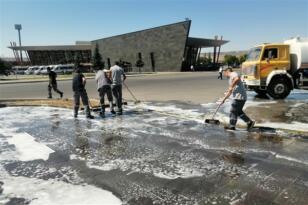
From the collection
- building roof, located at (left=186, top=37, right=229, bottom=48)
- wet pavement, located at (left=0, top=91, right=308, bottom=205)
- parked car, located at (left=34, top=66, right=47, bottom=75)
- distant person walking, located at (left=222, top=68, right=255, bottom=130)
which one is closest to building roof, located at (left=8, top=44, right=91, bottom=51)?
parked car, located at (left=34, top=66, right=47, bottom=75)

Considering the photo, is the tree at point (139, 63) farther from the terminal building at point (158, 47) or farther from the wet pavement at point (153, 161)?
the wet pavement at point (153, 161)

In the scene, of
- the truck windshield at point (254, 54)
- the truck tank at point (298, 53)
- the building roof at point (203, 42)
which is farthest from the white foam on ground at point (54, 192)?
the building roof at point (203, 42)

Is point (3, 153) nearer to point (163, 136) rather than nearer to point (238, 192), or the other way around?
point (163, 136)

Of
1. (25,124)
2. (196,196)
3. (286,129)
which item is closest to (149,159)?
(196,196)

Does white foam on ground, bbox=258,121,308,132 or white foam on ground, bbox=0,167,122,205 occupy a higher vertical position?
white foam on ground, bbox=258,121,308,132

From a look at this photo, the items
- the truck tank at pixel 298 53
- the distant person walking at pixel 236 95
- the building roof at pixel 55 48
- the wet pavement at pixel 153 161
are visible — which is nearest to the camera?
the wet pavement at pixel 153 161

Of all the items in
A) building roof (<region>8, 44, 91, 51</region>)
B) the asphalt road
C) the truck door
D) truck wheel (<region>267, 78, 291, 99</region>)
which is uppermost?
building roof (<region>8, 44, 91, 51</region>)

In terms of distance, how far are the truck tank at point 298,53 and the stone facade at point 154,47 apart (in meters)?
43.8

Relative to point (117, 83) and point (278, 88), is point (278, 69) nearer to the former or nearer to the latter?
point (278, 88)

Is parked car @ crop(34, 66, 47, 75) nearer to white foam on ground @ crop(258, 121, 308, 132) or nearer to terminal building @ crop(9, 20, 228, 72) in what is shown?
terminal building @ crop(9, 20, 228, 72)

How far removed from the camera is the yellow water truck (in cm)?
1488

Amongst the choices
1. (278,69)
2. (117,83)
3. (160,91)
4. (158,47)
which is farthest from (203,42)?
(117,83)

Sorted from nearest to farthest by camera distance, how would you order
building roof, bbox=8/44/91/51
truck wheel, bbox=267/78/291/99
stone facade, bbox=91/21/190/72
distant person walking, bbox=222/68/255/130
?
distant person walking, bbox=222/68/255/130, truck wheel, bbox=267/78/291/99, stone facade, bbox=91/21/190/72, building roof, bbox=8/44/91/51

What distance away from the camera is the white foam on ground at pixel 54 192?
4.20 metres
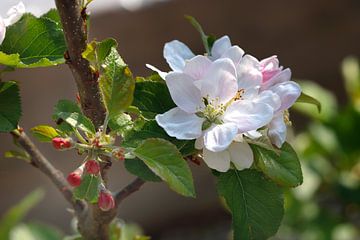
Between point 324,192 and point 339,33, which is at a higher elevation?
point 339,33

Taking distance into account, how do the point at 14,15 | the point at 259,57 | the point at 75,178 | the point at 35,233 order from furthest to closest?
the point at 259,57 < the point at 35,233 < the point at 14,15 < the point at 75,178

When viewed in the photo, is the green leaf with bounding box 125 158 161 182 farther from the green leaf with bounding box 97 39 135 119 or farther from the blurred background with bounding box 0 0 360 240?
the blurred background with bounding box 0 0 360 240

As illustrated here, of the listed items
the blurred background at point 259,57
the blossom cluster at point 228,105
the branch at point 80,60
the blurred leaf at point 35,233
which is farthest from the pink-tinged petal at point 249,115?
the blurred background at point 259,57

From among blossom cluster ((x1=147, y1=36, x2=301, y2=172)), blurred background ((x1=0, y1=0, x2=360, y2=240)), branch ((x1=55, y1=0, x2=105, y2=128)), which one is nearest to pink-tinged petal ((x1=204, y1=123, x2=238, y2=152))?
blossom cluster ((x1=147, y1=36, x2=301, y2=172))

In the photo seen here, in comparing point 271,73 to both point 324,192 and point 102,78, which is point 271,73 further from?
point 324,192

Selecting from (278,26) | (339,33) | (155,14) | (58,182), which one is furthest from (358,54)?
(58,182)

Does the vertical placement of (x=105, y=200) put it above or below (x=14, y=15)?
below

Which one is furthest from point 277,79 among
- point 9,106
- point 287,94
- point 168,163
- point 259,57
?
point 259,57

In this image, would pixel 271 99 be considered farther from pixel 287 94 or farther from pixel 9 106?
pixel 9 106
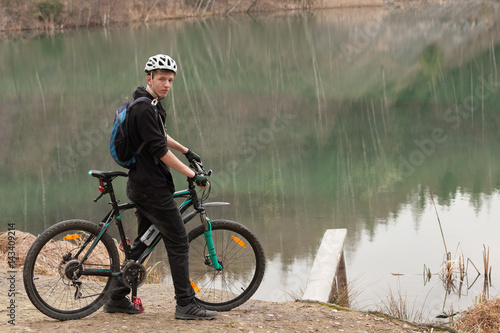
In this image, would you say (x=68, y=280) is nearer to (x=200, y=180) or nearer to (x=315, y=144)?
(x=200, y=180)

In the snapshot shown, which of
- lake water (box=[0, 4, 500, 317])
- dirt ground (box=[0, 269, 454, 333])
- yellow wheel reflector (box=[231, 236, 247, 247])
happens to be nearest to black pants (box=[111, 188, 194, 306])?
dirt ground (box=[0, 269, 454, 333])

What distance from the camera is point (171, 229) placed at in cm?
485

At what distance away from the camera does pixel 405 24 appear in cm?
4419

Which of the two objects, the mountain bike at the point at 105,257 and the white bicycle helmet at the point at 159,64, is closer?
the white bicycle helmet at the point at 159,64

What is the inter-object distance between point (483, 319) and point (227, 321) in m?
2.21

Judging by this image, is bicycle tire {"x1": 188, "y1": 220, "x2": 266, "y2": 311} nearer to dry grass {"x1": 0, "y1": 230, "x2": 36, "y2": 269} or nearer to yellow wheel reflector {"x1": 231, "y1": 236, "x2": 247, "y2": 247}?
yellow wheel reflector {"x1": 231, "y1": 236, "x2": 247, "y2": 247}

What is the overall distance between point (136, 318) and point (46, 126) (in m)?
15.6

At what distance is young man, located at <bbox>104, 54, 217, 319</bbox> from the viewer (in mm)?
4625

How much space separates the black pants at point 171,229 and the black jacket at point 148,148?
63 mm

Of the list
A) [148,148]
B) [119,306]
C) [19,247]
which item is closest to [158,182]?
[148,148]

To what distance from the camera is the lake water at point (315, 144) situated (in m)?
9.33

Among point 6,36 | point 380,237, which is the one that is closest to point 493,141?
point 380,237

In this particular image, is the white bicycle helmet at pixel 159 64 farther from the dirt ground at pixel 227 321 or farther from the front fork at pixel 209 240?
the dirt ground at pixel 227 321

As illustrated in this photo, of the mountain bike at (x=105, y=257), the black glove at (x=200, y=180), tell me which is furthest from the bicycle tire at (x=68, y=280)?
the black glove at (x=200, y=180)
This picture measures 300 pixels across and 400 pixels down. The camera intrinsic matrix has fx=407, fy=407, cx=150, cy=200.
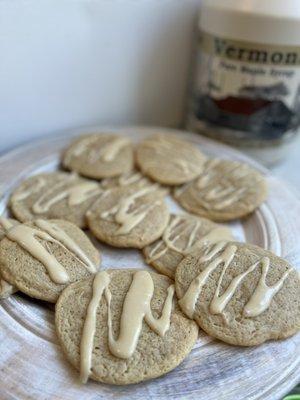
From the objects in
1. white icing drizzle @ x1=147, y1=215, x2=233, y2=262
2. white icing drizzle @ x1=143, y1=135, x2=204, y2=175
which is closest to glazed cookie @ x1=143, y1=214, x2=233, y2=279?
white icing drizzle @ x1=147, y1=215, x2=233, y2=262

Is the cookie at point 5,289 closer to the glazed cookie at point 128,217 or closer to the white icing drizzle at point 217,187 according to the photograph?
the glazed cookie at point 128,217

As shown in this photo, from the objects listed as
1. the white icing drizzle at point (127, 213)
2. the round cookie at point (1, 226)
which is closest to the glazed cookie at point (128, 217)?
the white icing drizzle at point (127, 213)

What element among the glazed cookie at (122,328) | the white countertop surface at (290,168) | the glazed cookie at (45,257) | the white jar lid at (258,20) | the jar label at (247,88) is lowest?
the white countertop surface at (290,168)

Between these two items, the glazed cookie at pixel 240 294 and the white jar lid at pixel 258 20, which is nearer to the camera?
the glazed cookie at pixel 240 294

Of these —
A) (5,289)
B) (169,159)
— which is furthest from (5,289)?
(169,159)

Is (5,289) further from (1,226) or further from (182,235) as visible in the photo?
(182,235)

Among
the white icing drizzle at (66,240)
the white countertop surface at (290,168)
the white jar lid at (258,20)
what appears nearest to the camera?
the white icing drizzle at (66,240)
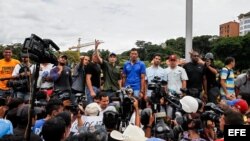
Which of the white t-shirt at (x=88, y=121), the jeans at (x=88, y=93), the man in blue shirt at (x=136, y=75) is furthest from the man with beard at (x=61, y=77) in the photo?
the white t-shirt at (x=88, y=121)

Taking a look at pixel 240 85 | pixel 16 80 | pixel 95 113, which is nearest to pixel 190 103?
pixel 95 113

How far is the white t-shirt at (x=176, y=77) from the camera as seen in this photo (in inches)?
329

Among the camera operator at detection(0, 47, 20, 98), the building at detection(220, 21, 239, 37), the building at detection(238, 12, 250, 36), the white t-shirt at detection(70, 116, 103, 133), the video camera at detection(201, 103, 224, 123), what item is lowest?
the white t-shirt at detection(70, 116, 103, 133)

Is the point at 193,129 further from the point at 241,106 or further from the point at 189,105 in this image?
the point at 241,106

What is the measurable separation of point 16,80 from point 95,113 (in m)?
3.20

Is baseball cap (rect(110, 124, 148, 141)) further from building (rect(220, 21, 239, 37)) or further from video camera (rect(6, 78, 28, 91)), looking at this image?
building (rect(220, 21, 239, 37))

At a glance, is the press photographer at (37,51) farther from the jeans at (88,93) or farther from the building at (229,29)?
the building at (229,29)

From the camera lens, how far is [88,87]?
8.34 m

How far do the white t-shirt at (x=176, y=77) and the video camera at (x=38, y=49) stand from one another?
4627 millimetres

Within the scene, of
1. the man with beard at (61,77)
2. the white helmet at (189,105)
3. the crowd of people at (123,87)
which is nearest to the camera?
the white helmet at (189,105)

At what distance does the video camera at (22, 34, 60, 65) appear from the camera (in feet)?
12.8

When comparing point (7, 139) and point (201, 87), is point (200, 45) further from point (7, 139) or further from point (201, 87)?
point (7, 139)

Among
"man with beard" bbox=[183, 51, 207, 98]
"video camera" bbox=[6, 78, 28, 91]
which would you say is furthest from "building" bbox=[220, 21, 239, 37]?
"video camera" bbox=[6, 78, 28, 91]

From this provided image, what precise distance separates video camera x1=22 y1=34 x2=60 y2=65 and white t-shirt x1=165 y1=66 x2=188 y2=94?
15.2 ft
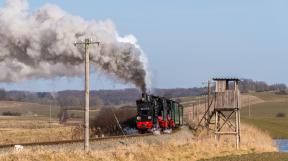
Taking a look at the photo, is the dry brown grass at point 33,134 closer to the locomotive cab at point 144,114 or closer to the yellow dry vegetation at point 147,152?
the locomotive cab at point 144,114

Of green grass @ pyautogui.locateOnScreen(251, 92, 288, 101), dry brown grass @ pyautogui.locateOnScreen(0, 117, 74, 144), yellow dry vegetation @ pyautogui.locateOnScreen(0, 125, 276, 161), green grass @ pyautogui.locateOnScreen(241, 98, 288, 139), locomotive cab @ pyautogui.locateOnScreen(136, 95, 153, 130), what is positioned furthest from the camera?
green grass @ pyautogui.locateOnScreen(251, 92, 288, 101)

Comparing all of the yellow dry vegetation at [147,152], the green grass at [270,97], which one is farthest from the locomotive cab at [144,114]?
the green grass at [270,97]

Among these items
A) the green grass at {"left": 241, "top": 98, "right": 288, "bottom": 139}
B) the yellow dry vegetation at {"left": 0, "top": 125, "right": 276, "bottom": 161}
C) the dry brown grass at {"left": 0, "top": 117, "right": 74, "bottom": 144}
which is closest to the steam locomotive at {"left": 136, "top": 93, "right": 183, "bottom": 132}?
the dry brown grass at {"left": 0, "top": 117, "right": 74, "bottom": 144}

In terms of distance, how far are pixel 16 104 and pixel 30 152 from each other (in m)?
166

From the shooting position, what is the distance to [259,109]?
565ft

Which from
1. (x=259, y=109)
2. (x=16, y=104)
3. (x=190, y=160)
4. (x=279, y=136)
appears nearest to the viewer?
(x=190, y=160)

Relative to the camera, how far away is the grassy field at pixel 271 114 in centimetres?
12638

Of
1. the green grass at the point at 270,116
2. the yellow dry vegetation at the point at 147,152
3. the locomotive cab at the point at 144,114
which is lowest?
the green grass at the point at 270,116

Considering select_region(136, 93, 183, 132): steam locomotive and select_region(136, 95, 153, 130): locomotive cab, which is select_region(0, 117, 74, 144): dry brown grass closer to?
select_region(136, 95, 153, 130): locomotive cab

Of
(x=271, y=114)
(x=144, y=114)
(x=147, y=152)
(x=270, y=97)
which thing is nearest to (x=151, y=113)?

============

Starting with the line that contains "Comparing all of", repeat each line through the last one exactly as it appears. Include both ends and nothing more.

Comparing all of the yellow dry vegetation at [147,152], the green grass at [270,97], which one is farthest from the locomotive cab at [144,114]?
the green grass at [270,97]

Among these items
A) the green grass at {"left": 241, "top": 98, "right": 288, "bottom": 139}
B) the yellow dry vegetation at {"left": 0, "top": 125, "right": 276, "bottom": 161}
C) the dry brown grass at {"left": 0, "top": 117, "right": 74, "bottom": 144}
which is closest to the steam locomotive at {"left": 136, "top": 93, "right": 183, "bottom": 132}?
the dry brown grass at {"left": 0, "top": 117, "right": 74, "bottom": 144}

In terms of distance, how far are pixel 16 104 and pixel 30 152 from each other (in m)?
166

From the shooting position, what is the distance to [259,109]?
565ft

Which from
1. (x=259, y=109)
2. (x=16, y=104)
3. (x=190, y=160)
4. (x=279, y=136)
appears nearest to the viewer?
(x=190, y=160)

Relative to the camera, how far away is the grassy field at pixel 271 114 in centimetres?
12638

Of
1. the green grass at the point at 270,116
2. the yellow dry vegetation at the point at 147,152
3. the locomotive cab at the point at 144,114
which is lowest?
the green grass at the point at 270,116

Considering select_region(136, 93, 183, 132): steam locomotive and select_region(136, 95, 153, 130): locomotive cab, which is select_region(0, 117, 74, 144): dry brown grass closer to?
select_region(136, 95, 153, 130): locomotive cab

Of
(x=271, y=114)
(x=144, y=114)
(x=147, y=152)
(x=270, y=97)
which thing is nearest to (x=151, y=113)?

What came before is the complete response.